» GIVEN EXERCISE
Only the lines from the one containing "Viewing this picture, from the given choices" through the end of the material are to be echoed, each exactly as it appears.

___ EXERCISE MATERIALS ___

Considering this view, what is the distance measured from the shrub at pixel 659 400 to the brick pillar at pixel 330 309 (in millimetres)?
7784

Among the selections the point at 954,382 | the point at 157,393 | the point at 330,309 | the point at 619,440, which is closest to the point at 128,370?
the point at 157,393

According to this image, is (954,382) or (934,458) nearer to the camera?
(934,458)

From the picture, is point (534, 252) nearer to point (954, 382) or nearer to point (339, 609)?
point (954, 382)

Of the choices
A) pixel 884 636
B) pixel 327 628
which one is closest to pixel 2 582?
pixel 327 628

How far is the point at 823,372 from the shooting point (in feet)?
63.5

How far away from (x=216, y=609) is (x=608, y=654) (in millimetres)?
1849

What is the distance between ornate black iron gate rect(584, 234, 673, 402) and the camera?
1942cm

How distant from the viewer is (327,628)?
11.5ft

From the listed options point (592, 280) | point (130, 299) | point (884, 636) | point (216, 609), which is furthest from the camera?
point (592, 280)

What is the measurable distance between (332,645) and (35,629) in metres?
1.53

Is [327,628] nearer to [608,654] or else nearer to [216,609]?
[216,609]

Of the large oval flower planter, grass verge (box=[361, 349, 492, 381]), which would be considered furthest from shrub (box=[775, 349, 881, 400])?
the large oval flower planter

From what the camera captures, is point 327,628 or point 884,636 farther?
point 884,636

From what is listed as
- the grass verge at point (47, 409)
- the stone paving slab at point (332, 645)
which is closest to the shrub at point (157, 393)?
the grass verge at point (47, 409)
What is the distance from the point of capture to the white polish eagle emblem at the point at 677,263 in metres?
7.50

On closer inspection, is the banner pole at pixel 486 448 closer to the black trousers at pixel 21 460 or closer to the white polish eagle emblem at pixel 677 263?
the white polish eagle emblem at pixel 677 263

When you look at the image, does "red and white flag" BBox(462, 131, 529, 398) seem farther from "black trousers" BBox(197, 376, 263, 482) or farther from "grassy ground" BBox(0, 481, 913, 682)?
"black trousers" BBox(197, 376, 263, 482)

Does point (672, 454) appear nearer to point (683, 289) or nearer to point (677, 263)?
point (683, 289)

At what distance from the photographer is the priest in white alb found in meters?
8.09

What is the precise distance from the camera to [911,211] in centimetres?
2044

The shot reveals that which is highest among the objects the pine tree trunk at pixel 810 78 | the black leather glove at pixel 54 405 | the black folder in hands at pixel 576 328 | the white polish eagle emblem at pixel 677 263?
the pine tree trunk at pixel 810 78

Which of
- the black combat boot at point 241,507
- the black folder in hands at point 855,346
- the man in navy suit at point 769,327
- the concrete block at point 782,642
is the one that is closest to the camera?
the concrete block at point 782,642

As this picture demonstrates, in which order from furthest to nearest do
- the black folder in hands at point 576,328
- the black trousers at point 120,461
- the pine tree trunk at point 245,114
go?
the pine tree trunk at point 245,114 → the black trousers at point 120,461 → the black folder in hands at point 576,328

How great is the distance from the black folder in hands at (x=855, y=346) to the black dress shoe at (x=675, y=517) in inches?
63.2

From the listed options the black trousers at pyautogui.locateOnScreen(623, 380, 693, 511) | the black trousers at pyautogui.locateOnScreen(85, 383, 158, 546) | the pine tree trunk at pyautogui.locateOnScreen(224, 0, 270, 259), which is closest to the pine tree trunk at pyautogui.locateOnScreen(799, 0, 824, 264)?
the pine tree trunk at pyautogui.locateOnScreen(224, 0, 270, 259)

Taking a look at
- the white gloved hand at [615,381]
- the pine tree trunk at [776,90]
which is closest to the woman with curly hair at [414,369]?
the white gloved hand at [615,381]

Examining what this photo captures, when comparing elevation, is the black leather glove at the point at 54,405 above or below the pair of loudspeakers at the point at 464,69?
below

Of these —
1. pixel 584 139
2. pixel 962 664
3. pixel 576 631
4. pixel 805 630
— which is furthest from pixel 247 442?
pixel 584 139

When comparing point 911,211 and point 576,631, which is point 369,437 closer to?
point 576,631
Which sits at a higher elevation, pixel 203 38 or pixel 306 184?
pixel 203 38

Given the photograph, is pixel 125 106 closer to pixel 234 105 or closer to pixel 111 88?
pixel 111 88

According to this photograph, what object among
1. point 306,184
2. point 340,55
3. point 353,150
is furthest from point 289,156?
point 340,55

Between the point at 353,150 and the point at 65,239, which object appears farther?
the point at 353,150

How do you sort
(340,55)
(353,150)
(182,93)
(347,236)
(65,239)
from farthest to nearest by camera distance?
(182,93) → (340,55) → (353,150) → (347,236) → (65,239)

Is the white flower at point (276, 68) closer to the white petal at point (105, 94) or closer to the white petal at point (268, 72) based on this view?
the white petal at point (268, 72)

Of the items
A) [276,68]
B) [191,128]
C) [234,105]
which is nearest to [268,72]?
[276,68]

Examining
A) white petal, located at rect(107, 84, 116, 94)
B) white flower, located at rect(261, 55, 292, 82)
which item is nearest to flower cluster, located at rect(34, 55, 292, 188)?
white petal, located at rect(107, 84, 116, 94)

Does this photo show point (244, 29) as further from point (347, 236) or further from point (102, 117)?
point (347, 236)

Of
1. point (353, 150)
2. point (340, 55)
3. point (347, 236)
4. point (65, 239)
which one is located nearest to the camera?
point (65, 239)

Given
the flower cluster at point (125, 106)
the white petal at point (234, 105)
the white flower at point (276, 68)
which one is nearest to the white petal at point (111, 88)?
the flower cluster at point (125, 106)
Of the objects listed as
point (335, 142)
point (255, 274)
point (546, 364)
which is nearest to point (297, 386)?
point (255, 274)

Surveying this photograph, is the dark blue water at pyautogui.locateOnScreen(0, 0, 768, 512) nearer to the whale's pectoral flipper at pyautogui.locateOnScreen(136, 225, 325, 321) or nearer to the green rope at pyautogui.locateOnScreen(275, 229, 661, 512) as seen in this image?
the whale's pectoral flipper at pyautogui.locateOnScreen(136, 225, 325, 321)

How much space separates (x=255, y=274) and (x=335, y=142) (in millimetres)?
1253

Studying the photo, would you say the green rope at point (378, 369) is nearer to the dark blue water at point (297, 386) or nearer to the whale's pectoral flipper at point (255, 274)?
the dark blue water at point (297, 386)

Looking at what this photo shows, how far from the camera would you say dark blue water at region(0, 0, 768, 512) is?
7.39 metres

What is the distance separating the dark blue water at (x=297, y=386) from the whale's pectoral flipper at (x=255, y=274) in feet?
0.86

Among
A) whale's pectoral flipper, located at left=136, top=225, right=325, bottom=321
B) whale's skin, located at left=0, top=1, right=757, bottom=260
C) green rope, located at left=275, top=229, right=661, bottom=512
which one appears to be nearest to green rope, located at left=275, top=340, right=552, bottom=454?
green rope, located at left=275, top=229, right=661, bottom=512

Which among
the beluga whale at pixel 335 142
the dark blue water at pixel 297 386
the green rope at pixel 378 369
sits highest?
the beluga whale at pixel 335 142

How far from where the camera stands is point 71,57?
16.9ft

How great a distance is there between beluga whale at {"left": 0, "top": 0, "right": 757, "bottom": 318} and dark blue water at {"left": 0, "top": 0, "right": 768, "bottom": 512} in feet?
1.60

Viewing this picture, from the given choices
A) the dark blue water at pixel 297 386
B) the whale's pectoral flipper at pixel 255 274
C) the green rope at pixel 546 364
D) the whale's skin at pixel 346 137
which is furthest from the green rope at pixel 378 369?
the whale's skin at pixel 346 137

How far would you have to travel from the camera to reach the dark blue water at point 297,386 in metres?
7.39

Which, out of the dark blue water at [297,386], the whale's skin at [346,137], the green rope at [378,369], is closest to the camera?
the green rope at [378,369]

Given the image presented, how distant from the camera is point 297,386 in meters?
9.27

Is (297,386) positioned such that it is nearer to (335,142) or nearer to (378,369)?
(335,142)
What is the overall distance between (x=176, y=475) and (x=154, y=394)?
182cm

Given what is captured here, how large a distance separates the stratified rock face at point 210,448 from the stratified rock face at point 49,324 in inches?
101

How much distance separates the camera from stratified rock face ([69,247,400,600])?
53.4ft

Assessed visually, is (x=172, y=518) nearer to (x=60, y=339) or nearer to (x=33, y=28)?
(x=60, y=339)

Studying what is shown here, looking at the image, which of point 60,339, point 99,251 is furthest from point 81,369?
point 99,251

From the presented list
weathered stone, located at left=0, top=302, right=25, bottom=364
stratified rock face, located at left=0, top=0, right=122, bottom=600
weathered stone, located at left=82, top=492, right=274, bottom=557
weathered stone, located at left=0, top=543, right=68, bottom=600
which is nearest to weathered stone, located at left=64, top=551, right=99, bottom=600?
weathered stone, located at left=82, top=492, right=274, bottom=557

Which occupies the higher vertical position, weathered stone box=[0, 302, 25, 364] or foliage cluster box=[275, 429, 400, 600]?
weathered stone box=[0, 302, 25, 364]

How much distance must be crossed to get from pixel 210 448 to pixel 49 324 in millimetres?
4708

___

» RESULT OF THIS EXERCISE
Viewing this picture, from the given choices
A) the dark blue water at pixel 297 386
B) the whale's pectoral flipper at pixel 255 274
C) the green rope at pixel 546 364
D) the whale's skin at pixel 346 137
which is furthest from the green rope at pixel 378 369?
the whale's skin at pixel 346 137

How far would you have to travel from the camera to reach the dark blue water at point 297,386 in metres?
7.39

Which, out of the dark blue water at [297,386], the whale's skin at [346,137], the green rope at [378,369], is closest to the camera?
the green rope at [378,369]

Given the image presented, how distant from the camera is point 297,386 in meters?
9.27

Is (297,386) positioned such that it is nearer to (335,142) or nearer to (378,369)?
(335,142)
What is the overall distance between (x=176, y=475) and (x=154, y=394)?
182cm

Given what is captured here, how large a distance separates the stratified rock face at point 210,448 from the stratified rock face at point 49,324 in inches?
101

How much distance separates the camera from stratified rock face ([69,247,400,600])?
53.4ft

Assessed visually, is (x=172, y=518) nearer to (x=60, y=339) or nearer to (x=33, y=28)?
(x=60, y=339)

Studying what is shown here, looking at the image, which of point 60,339, point 99,251 is furthest from point 81,369?
point 99,251

From the presented list
weathered stone, located at left=0, top=302, right=25, bottom=364
stratified rock face, located at left=0, top=0, right=122, bottom=600
weathered stone, located at left=82, top=492, right=274, bottom=557
weathered stone, located at left=0, top=543, right=68, bottom=600
which is nearest to weathered stone, located at left=64, top=551, right=99, bottom=600?
weathered stone, located at left=82, top=492, right=274, bottom=557

Which occupies the higher vertical position, weathered stone box=[0, 302, 25, 364] or foliage cluster box=[275, 429, 400, 600]?
weathered stone box=[0, 302, 25, 364]

How much distance must be crossed to get from pixel 210 448 to pixel 49 324 in millimetres?
4708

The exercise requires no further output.